▶ READING PASSAGE:
:::::

That's great. NVIDIA and NXP probably doing pretty good these days. I hear about this NVIDIA company. The attach rates for FPGAs per server, I think you are expected to move above $3 with ASPs above $4. Can you talk about the longer-term trajectory there? And what ultimately caps that number?

Yes. So what Joe is referring to is the fact that our revenue is growing faster than CapEx. So last year and this year, CapEx in cloud, CapEx for data center is growing 50% to 60%. Last year, we grew our server business at 85%. We grew our communication business at 60%. So growing revenue faster than CapEx. And we're going to continue to do so this year. And what's driving this is the following: Number one, the number of servers is growing pretty fast. Number two, AI as a percent of revenue is growing fast for us. So we went from, in 2024, AI being 10% of unit, to last year being 12% of unit, and this year 15% of unit being AI servers. And just to put things in perspective, AI drives a larger percent of revenue. So last year on 10% of unit for revenue, we drove 20% of the revenue dollar. So hence, providing higher dollar per unit. Number three, attach rate, we keep finding the new applications. So security has been a very strong application for us, where we started with Root of Trust. We added attestation. We're adding post-quantum cryptography. We keep growing in security. We found this new application on cooling, for example, that we recently adopted and that's, again, growing very fast. So the attach rates across applications are growing. The needs are continuing to grow, hence, bigger FPGA and hence, bigger ASP. So overall, you could see, if you put all these together, the multiplicative and revenue grows faster than CapEx, which is already growing at a pretty fast rate. So that's what's driving us.

Okay. Yes, I guess how do you think about that longer-term trajectory then with hyperscaler CapEx? This year, we're sort of looking at the hyperscalers cash neutral. I'm pretty bullish spending will still be up a lot next year, but how do you think about that dynamic affecting you guys?

:::::

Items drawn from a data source
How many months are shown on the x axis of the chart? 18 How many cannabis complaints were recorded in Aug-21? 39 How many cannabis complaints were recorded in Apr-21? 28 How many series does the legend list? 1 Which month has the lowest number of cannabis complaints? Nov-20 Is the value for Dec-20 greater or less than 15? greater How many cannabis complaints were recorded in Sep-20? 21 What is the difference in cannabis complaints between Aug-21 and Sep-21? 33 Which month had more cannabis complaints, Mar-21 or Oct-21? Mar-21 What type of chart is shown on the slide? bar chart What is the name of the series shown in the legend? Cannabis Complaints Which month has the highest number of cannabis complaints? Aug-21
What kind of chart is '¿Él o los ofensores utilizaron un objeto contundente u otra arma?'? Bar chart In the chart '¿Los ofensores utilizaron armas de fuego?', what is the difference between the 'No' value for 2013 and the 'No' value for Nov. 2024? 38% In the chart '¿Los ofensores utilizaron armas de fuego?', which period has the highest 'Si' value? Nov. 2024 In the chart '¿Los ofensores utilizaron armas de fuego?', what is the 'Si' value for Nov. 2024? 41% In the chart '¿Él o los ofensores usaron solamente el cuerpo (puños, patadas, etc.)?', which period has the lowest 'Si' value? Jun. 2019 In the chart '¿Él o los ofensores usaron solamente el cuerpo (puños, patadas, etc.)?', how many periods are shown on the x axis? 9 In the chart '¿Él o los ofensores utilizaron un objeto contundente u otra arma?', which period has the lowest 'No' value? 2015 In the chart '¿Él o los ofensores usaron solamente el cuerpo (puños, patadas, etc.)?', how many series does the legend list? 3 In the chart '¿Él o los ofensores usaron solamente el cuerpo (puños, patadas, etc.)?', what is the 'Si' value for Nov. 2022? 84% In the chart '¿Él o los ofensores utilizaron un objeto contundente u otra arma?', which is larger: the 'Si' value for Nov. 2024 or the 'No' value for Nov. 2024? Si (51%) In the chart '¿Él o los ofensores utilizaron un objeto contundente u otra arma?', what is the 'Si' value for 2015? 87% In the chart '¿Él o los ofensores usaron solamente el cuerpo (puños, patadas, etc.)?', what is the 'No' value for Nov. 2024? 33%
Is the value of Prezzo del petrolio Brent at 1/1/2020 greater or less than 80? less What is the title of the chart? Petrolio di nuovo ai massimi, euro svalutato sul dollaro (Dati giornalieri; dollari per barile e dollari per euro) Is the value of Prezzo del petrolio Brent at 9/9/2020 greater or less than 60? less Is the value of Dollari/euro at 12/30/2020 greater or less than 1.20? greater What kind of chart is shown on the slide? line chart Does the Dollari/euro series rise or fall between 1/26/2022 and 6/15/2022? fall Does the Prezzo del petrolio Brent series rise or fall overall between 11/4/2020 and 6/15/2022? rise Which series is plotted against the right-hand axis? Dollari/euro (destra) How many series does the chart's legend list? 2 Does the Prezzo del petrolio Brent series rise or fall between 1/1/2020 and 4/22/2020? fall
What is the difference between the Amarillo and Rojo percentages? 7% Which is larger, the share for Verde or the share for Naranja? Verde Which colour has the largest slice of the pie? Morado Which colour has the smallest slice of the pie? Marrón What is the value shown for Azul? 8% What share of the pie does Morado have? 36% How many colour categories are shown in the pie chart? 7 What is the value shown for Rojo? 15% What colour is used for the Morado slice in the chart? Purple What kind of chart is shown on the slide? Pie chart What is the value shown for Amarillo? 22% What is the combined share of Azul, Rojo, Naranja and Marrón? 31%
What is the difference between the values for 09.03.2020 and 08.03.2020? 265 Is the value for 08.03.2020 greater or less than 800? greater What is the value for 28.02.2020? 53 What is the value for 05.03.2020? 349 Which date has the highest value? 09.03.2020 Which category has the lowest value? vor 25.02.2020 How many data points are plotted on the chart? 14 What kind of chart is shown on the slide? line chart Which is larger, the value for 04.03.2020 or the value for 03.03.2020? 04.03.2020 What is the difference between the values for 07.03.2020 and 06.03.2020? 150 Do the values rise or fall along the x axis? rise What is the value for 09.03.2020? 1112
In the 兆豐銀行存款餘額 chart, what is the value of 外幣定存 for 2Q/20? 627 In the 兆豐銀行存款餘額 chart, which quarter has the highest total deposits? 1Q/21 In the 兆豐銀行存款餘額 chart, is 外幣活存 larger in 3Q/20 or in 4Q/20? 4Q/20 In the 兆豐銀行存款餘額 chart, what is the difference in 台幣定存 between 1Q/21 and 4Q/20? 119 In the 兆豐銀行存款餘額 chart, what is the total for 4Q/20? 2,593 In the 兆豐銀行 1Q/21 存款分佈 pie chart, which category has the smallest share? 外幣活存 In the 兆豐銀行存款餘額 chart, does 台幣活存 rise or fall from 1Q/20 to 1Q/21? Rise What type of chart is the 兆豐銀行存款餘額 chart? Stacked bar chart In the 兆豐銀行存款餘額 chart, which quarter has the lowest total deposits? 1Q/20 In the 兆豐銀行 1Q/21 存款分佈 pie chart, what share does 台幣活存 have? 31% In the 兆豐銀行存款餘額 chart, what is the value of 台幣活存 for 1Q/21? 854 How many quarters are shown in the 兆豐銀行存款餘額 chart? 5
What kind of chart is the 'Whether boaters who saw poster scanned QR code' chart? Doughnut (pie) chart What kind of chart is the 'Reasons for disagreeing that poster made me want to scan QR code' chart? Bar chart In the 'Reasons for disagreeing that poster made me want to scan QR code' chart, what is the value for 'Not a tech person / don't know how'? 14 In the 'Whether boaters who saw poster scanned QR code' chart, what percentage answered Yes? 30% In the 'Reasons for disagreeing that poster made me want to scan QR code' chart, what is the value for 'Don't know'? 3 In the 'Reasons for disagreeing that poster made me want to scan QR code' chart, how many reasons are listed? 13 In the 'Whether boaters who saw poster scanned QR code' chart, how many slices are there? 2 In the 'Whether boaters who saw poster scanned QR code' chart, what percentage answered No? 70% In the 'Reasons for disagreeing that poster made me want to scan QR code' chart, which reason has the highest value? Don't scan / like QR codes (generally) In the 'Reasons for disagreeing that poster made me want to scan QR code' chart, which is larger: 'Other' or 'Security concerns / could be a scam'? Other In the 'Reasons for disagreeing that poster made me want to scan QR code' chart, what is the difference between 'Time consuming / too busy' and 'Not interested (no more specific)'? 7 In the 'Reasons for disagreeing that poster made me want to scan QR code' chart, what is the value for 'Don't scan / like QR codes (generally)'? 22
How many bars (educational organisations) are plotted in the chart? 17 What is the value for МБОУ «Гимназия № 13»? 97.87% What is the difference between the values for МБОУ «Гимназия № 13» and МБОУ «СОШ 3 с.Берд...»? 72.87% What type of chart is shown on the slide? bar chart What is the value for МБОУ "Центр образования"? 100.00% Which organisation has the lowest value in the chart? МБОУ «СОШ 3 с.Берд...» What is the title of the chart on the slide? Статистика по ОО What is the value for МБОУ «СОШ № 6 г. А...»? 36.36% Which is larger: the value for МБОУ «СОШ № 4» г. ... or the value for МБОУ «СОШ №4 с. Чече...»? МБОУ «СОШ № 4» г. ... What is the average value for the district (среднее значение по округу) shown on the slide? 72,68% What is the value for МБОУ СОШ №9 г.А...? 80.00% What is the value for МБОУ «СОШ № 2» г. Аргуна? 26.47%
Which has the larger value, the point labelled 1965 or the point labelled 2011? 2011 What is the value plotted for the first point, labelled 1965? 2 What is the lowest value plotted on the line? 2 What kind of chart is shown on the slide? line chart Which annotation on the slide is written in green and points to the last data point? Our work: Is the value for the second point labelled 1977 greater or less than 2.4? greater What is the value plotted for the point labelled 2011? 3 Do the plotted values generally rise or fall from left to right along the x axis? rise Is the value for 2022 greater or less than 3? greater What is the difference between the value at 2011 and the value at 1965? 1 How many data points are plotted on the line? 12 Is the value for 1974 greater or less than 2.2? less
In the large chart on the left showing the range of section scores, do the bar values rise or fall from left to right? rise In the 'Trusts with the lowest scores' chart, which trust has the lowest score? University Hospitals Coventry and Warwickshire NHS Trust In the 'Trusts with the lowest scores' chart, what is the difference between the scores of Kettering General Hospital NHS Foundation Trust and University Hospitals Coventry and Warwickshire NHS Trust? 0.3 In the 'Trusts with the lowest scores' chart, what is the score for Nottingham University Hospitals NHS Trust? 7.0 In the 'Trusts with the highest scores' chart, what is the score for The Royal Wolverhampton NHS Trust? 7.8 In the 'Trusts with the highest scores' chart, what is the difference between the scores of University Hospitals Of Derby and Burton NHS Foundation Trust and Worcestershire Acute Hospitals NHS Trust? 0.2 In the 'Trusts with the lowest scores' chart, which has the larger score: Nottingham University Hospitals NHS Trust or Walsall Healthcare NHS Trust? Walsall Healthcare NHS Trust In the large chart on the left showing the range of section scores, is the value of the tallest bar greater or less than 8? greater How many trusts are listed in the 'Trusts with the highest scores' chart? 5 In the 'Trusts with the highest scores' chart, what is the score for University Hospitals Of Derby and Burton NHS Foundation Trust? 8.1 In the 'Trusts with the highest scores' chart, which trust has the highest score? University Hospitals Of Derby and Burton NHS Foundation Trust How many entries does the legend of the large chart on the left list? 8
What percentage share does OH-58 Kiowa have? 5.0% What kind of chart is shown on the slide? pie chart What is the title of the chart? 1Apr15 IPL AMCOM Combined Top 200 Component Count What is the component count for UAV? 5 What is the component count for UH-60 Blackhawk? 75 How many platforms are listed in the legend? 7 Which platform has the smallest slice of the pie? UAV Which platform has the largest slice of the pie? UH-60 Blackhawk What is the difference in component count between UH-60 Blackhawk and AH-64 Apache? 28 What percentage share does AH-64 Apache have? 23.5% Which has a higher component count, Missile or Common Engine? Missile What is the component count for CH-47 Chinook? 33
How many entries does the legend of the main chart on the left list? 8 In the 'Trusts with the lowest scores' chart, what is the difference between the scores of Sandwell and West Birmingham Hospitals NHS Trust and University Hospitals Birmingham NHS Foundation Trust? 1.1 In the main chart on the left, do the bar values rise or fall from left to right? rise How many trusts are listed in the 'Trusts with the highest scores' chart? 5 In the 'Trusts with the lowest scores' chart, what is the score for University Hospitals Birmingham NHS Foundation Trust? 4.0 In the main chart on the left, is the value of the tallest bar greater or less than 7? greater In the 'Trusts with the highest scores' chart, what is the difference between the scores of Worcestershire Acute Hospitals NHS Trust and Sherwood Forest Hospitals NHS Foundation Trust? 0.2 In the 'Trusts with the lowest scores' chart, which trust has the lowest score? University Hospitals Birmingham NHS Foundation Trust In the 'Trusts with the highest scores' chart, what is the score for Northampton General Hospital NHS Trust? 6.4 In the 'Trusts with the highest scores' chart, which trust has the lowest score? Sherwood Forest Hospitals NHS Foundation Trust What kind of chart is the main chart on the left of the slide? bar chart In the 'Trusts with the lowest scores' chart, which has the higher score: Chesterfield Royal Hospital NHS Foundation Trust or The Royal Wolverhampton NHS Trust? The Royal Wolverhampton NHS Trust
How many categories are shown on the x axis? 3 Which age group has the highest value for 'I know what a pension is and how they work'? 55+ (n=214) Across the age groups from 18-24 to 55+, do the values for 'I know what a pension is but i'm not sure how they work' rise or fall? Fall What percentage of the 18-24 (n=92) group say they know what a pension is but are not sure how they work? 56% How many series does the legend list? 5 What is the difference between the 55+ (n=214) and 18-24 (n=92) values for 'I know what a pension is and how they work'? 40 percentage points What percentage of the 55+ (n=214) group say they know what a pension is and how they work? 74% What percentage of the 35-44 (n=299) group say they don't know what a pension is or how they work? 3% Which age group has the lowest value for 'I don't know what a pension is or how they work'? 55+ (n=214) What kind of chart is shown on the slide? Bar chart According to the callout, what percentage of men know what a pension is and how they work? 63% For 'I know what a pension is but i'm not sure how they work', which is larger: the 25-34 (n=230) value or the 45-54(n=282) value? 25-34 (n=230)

:::::

▶ TASK INSTRUCTIONS:
1. List every security capability that the transcript names as part of the speaker's security work.
2. In the transcript, what percentage of units are AI servers this year?
The material above comes from a different source than the transcript.

▶ OUTPUTS BY TASK:
1. Root of Trust, attestation, and post-quantum cryptography.

2. 15% of units.